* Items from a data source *
>>>>>

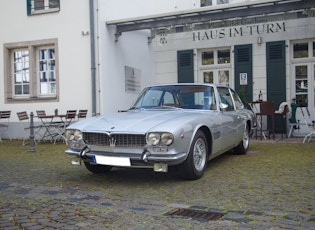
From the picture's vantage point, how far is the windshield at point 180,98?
6.79m

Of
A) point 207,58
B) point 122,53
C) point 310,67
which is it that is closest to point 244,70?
point 207,58

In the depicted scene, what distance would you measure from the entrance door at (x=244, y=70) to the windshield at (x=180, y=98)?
6552 millimetres

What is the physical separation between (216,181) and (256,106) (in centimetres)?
793

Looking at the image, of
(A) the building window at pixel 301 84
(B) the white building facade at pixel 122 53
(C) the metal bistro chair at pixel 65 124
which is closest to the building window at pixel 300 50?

<<<<<

* DIRECTIVE *
Express the lines of the rows above as a JSON list of strings, one string per line, omitting blank lines and the pictures.

* SOLUTION TO THIS PROBLEM *
[
  "From the picture's vantage point, how far is the windshield at point 180,98?",
  "6.79m",
  "Of",
  "A) point 207,58",
  "B) point 122,53",
  "C) point 310,67",
  "which is it that is closest to point 244,70?",
  "point 207,58",
  "In the depicted scene, what distance would you measure from the entrance door at (x=244, y=70) to the windshield at (x=180, y=98)?",
  "6552 millimetres",
  "What is the physical separation between (216,181) and (256,106) (in centimetres)?",
  "793",
  "Looking at the image, of",
  "(A) the building window at pixel 301 84",
  "(B) the white building facade at pixel 122 53",
  "(C) the metal bistro chair at pixel 65 124",
  "which is closest to the building window at pixel 300 50?"
]